The constitutional and legal context in Kenya reinforces this approach. The Constitution expressly encourages the use of alternative forms of dispute resolution, reflecting a recognition that courts should not be the default forum for every conflict. Yet despite this constitutional mandate, ADR remains underutilised in healthcare disputes. One reason is the absence of clear operational frameworks that translate constitutional principles into practical processes within health institutions. Another is lingering scepticism among both clinicians and lawyers, who may perceive ADR as either legally risky or insufficiently robust. In reality, well-designed ADR processes strengthen rather than weaken legal risk management.


ADR is particularly valuable in the sensitive post-incident period. Internal reviews, root cause analyses, and incident meetings are essential for patient safety and quality improvement, but if poorly structured they can inadvertently generate material that later fuels litigation. Carefully designed mediation or conciliation processes can sit alongside these reviews, providing a controlled, confidential environment for engagement with patients and families without contaminating governance processes or undermining privilege. In this way, ADR becomes part of post-incident risk management rather than an afterthought.

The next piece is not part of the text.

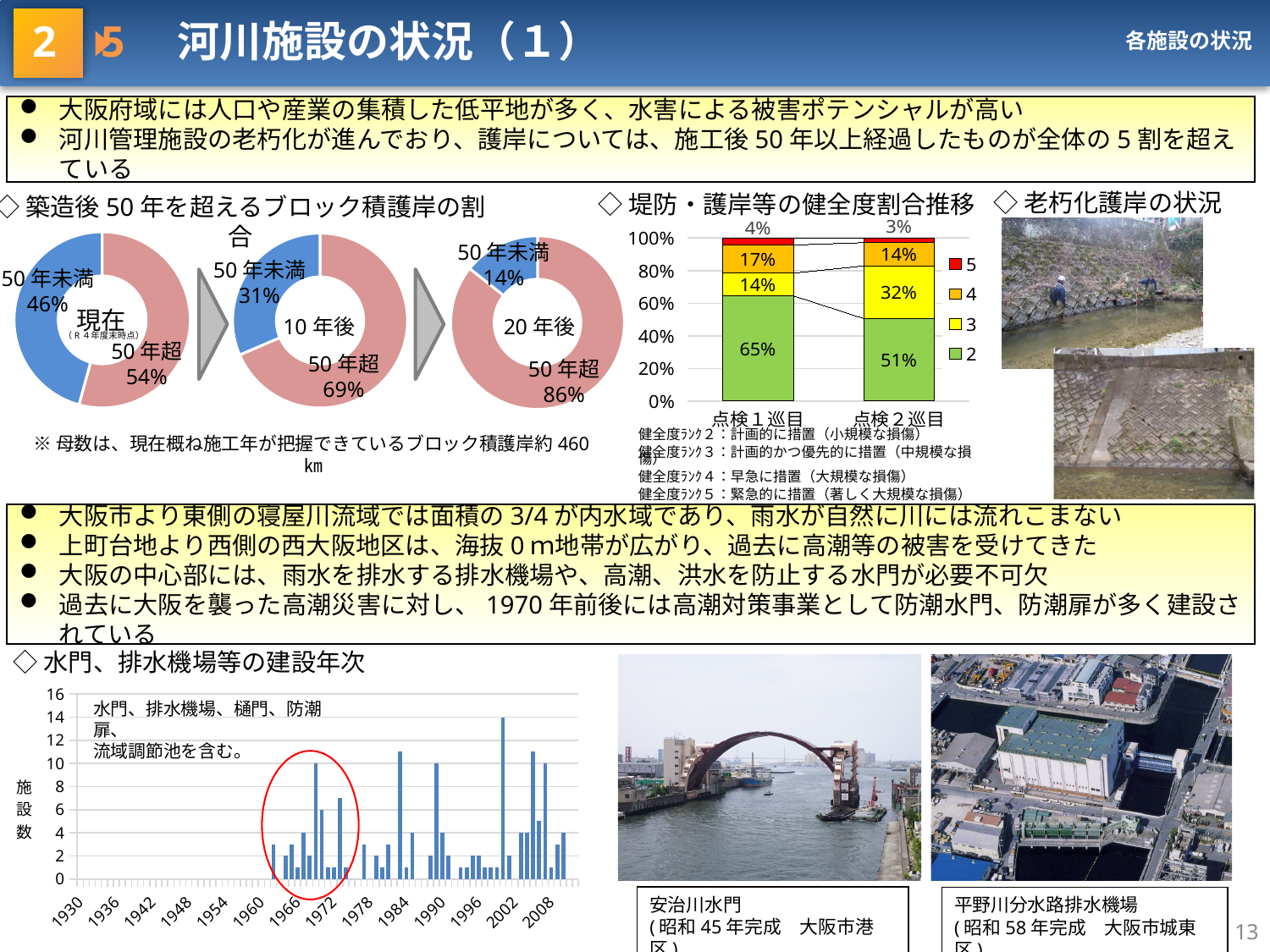
Across the three donut charts (現在, 10年後, 20年後), does the share of 50年超 rise or fall over time? rise In the 堤防・護岸等の健全度割合推移 chart, how many series does the legend list? 4 In the donut chart for 現在 (築造後50年を超えるブロック積護岸の割合), what percentage is 50年超? 54% In the 堤防・護岸等の健全度割合推移 chart, which inspection round has the larger value for 健全度ランク4, 点検1巡目 or 点検2巡目? 点検1巡目 In the 堤防・護岸等の健全度割合推移 chart, what is the value for 健全度ランク2 in 点検1巡目? 65% In the donut chart for 20年後 (築造後50年を超えるブロック積護岸の割合), what percentage is 50年未満? 14% What kind of chart is 水門、排水機場等の建設年次? bar chart In the 堤防・護岸等の健全度割合推移 chart, what is the value for 健全度ランク3 in 点検2巡目? 32% In the 水門、排水機場等の建設年次 chart, is the tallest bar (around 2001) greater or less than 12? greater In the 堤防・護岸等の健全度割合推移 chart, what is the value for 健全度ランク5 in 点検1巡目? 4% In the donut chart for 10年後 (築造後50年を超えるブロック積護岸の割合), what percentage is 50年超? 69% In the 堤防・護岸等の健全度割合推移 chart, what is the difference between the 健全度ランク2 values for 点検1巡目 and 点検2巡目? 14%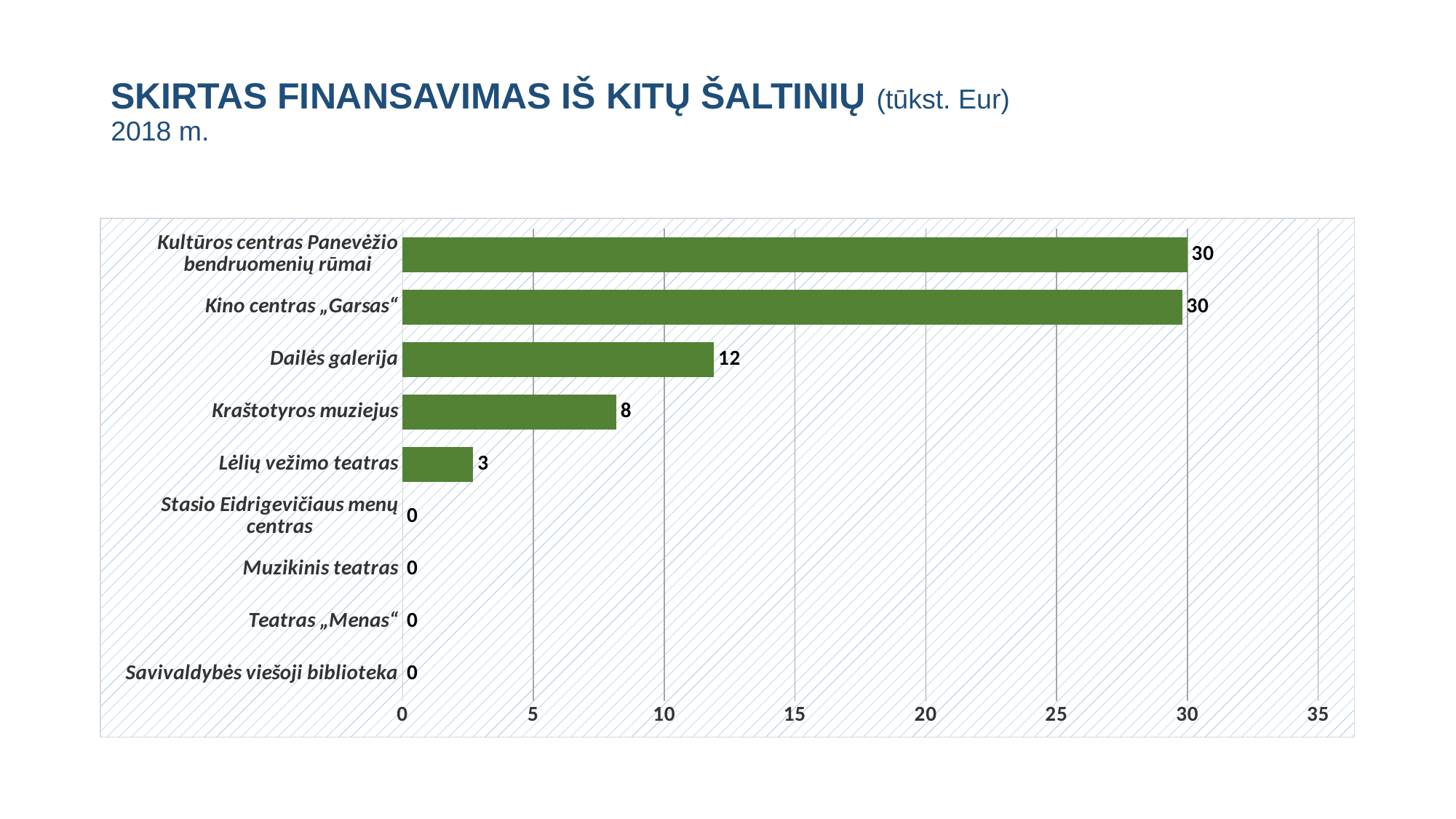
What is the value for Kultūros centras Panevėžio bendruomenių rūmai? 30 What is the difference between the values for Dailės galerija and Kraštotyros muziejus? 4 What unit is given in the chart title? tūkst. Eur What is the value for Lėlių vežimo teatras? 3 Which has a larger value, Dailės galerija or Kraštotyros muziejus? Dailės galerija How many categories are shown on the chart? 9 What is the value for Kraštotyros muziejus? 8 What is the difference between the values for Kino centras „Garsas“ and Lėlių vežimo teatras? 27 What kind of chart is shown on the slide? bar chart Is the value for Dailės galerija greater or less than 10? greater What is the value for Muzikinis teatras? 0 What is the value for Dailės galerija? 12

Employment and labour considerations further underscore the value of ADR. Following serious adverse events, institutions sometimes feel compelled to take swift disciplinary action against staff in order to demonstrate accountability. Where outcomes arise from system failures rather than individual misconduct, such responses can expose employers to claims of unfair termination or unfair labour practices, while simultaneously eroding safety culture. Mediation offers a way to address internal conflict, clarify responsibility, and restore professional relationships without defaulting to punitive measures that create additional legal exposure.


None of this suggests that litigation has no place in healthcare disputes. There are cases involving gross negligence, wilful misconduct, or intractable positions where court intervention is necessary. ADR is not a substitute for the rule of law. Rather, it is a complementary mechanism that should be deployed thoughtfully and early, before positions harden and options narrow.


For ADR to function effectively in medico-legal matters, it must be approached with seriousness and integrity. Processes must be trusted, neutral, and informed by an understanding of healthcare realities and medico-legal principles. Confidentiality must be respected, and participants must engage in good faith. When these conditions are met, ADR has the potential to resolve disputes more quickly, at lower cost, with less emotional harm, and with greater opportunity for learning and improvement.


Ultimately, medico-legal disputes are not just legal problems; they are human and organisational problems. Litigation answers the narrow question of liability, often years after the event. ADR, when properly embedded into healthcare governance, addresses the broader needs of accountability, understanding, healing, and safety. For healthcare institutions seeking to manage risk while remaining faithful to their core mission of care, ADR should not be viewed as an alternative of last resort, but as a first-line strategy in appropriate cases.